动物造模 z-bio 2024-01-29 634

　　There are many reports on transgenic animal models related to tumor angiogenesis. There are currently three types of transgenic mouse models used for tumor angiogenesis:

　　1. The RIP-Tag transgenic mouse model is induced by the oncogene SV40Tag, controlled by the insulin gene regulatory region, and is composed of pancreatic islets β Cellular tumors. Oncogene expression can be observed at 8-21 days of embryonic stage, followed by scattered proliferation of islets, of which 50% become highly proliferative islets, possessing the characteristics of tumor cells in histological morphology and proliferation rate. Among them, 20% have obvious angiogenesis, and 10% can become solid tumors. Histological examination of newly formed blood vessels confirms that: ① The pre cancerous lesions in the RIP Tag transgenic mouse model are very obvious in all stages, with a angiogenesis phase after the proliferative phase. ② New blood vessels grow well before the tumor cells undergo extensive malignant transformation.

　　The BPV1.69 transgenic mouse model was induced by the human papillomavirus genome and is a skin fibrosarcoma. The tumor formation in this model can be divided into three stages: normal, mild skin fibroma formation, and invasive skin fibroma formation. The three stages are accompanied by the expression of c-jun, jun-B oncogenes, and their related transcription factors AP-1. Immunostaining with vWF (Von Willebrand) confirmed a significant increase in microvascular density during the formation stage of invasive skin fibroma. The results indicate that there is activation of blood vessels prior to the formation of skin fibrosarcoma.
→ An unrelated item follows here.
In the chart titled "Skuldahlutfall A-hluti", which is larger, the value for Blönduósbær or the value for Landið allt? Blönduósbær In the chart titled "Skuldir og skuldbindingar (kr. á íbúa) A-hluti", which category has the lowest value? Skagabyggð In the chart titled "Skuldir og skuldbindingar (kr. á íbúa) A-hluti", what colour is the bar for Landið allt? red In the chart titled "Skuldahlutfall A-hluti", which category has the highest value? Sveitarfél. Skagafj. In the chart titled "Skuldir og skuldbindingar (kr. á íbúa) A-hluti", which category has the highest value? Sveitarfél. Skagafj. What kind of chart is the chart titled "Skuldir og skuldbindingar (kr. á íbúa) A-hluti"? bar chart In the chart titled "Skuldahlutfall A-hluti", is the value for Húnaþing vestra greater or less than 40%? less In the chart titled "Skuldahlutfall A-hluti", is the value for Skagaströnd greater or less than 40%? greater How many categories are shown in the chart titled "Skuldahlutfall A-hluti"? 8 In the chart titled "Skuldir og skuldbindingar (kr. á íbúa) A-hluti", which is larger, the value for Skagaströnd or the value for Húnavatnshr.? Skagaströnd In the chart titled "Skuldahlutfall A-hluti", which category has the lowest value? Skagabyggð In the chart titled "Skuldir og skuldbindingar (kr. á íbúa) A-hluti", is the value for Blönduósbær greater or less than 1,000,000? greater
The experiments on in vitro cell lines also showed that at each stage of the gradual formation of skin fibrosarcoma, there were corresponding independent vascular initiation stages. The conditioned culture medium of normal skin cells and mild skin fibrosarcoma cells did not have the activity of promoting endothelial cell division and proliferation, while the conditioned culture medium of infiltrating skin fibrosarcoma cells and skin fibrosarcoma cells had the activity of promoting endothelial cell division and proliferation.
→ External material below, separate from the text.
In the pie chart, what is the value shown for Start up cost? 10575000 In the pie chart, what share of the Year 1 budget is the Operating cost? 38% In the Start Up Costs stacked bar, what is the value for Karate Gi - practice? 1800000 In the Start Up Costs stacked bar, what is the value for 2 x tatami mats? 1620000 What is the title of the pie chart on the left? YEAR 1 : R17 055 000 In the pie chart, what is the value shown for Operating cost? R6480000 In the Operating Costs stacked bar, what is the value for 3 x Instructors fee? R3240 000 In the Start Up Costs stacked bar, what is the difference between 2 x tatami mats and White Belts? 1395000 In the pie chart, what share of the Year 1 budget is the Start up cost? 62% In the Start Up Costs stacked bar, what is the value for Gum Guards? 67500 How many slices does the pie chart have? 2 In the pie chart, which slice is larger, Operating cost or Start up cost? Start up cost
　　The K14-HPV16 transgenic mouse model is derived from basal keratinocytes and mainly expresses the human papillomavirus type 16 oncogene. It is controlled by the keratin 14 gene regulatory region and is a squamous cell carcinoma of the epidermis. This model exhibits activation of angiogenesis initiation at all stages of tumor formation. One month old K14-HPV16 transgenic mice showed a slight increase in the density of capillaries in the dermis, while in the early and advanced stages of dysplasia, a significant increase in both the number and distribution density of capillaries was observed. This phenomenon indicates that the formation of low-grade damaged blood vessels begins in the early stages, moving from a stationary state to a moderate degree of neovascularization, while the formation of blood vessels increases significantly in the highly proliferative and tumor infiltrating stages.